[Records excerpted from a collection]
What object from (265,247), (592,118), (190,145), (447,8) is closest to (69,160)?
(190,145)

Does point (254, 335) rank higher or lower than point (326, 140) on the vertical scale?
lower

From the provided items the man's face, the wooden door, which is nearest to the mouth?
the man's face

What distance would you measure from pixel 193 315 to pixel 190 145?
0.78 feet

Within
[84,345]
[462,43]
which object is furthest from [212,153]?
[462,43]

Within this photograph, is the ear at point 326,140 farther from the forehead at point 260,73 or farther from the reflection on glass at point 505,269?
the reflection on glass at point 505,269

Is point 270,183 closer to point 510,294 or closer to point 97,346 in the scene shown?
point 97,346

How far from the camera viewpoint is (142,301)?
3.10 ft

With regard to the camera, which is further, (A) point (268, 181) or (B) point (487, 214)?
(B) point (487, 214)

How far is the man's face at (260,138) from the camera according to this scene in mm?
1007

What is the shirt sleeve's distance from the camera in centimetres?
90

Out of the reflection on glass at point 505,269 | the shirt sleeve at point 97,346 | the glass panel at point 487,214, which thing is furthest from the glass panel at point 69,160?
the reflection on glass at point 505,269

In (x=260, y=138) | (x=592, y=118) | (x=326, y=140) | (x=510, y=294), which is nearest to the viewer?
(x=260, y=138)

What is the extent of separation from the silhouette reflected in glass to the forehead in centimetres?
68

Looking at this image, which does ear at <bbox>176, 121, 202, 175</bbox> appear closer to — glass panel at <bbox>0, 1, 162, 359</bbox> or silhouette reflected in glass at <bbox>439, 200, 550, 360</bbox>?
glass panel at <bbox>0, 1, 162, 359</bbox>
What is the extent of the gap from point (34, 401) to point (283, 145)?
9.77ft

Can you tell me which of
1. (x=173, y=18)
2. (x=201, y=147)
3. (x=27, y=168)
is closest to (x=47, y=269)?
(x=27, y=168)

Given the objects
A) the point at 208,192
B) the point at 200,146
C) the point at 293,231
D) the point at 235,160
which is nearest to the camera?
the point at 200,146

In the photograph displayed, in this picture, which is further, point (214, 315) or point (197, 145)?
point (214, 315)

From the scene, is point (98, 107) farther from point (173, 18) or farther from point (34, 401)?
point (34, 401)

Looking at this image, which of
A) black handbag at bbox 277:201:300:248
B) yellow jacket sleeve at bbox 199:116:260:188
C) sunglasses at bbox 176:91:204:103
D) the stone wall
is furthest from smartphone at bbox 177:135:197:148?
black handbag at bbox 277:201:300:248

> _WHAT IS NEEDED_: Could you write out all of the records above again, swapping every "camera" for "lens" and leaving everything else unchanged?

> _WRITTEN SOLUTION_:
What object from (265,247), (592,118), (190,145), (447,8) is closest to (69,160)?
(190,145)

Does point (254, 335) rank higher or lower than point (326, 140) on the vertical scale?
lower

From the provided items the man's face, the wooden door, which is nearest to the mouth?
the man's face

What distance would you measure from pixel 193 315 to pixel 190 145?
0.78 feet

Within
[84,345]
[462,43]
which object is furthest from [212,153]?
[462,43]

Within this photograph, is the ear at point 326,140 farther from the forehead at point 260,73 or farther from the reflection on glass at point 505,269?
the reflection on glass at point 505,269

Is point 270,183 closer to point 510,294 or closer to point 97,346 in the scene shown?
point 97,346

How far from the lens viewpoint is (142,301)?
3.10 ft

With regard to the lens, which is further, (A) point (268, 181) or (B) point (487, 214)?
(B) point (487, 214)

How far is the man's face at (260,138) from the lens according to this scene in mm?
1007

What is the shirt sleeve's distance from the lens in centimetres?
90

Out of the reflection on glass at point 505,269 | the shirt sleeve at point 97,346 | the glass panel at point 487,214, which thing is furthest from the glass panel at point 69,160?
the reflection on glass at point 505,269

In (x=260, y=138) | (x=592, y=118) | (x=326, y=140) | (x=510, y=294), which is nearest to the viewer?
(x=260, y=138)

What is the extent of separation from the silhouette reflected in glass to the forehead in centimetres?
68

Looking at this image, which does ear at <bbox>176, 121, 202, 175</bbox> appear closer to — glass panel at <bbox>0, 1, 162, 359</bbox> or silhouette reflected in glass at <bbox>439, 200, 550, 360</bbox>?
glass panel at <bbox>0, 1, 162, 359</bbox>
What is the extent of the gap from point (34, 401) to point (283, 145)?
9.77ft

Can you tell me which of
1. (x=173, y=18)
2. (x=201, y=147)
3. (x=27, y=168)
is closest to (x=47, y=269)?
(x=27, y=168)

Given the objects
A) the point at 208,192
B) the point at 200,146
C) the point at 293,231
D) the point at 235,160
which is nearest to the lens?
the point at 200,146

In the photograph displayed, in this picture, which is further, point (214, 315) or point (197, 145)?
point (214, 315)

From the scene, is point (98, 107) farther from point (173, 18) or farther from point (34, 401)?
point (34, 401)

Looking at this image, which of
A) black handbag at bbox 277:201:300:248
B) yellow jacket sleeve at bbox 199:116:260:188
C) sunglasses at bbox 176:91:204:103
D) the stone wall
is furthest from smartphone at bbox 177:135:197:148?
black handbag at bbox 277:201:300:248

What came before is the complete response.